Re: To split with spaces
by Laurent_R (Canon) on Aug 05, 2013 at 22:01 UTC

    Thank you, but I tried and tested substr and unpack functions. These are not working. Because our input data is not a fixed-column format. Some of columns have whitespace characters and substr and unpack functions ignore these whitespace characters and pick up next columns...

    The pack and substr functions don't ignore white spaces. But given that they work with positions within the string, they may have trouble solving mixtures of whites spaces and tabulations (because a tab takes only one position in a string, but usually several on the printed line). This is at least my hypothesis # 1, by far the most likely in my eyes. But you could also have some other nasty invisible characters (backspace and what not), which we cannot guess with the copy and paste that you are providing so far.

    We really need to know exactly and in detail what you raw file looks like (unformated). Either make the file available by some means so that we can download it and look at it, or possibly supply an hex dump of it (although this is less practical).

◆ **Brief A**
Extract the listing that follows, reproducing each line of it unchanged but omitting the picture.
◆ **Brief B**
Extend the forum reply about splitting data that contains whitespace, beginning after its final sentence.

◆ **Supplied records**
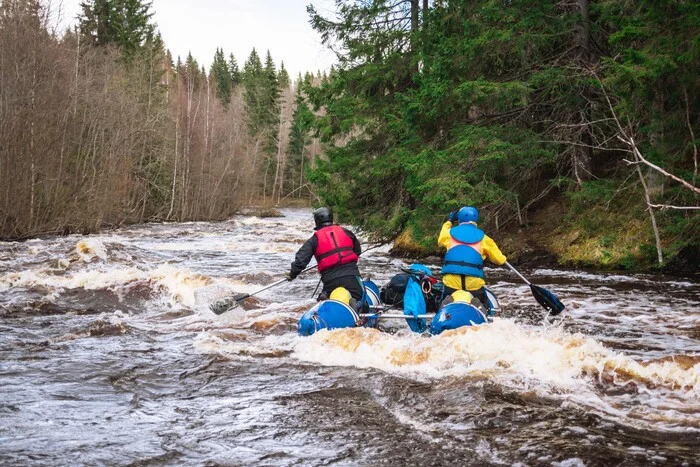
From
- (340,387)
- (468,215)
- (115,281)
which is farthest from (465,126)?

◆ **Answer A**
From
- (340,387)
- (468,215)
- (115,281)
which is farthest from (465,126)?

◆ **Answer B**
    Meanwhile, you could also try to split your records on single tabs, rather than spaces, and see what you get. Changing your original code to something like this:

    @fields = split /\t/, $line;

    It might just be the solution.

Re: To split with spaces
by Anonymous Monk on Aug 06, 2013 at 03:50 UTC

    Hi,

    Thre first thing to do is to go back to your boss and ask him for the file spec.

    Any of those blanks might, on different lines, have a number or letter in it. Back in the distant past, when disk was expensive, to save space we would put 8 1 bit flags into a 1 byte column in a fixed-width file.

    Once you have the file spec, you will know the format of the file and things will start to fall into place.

    J.C.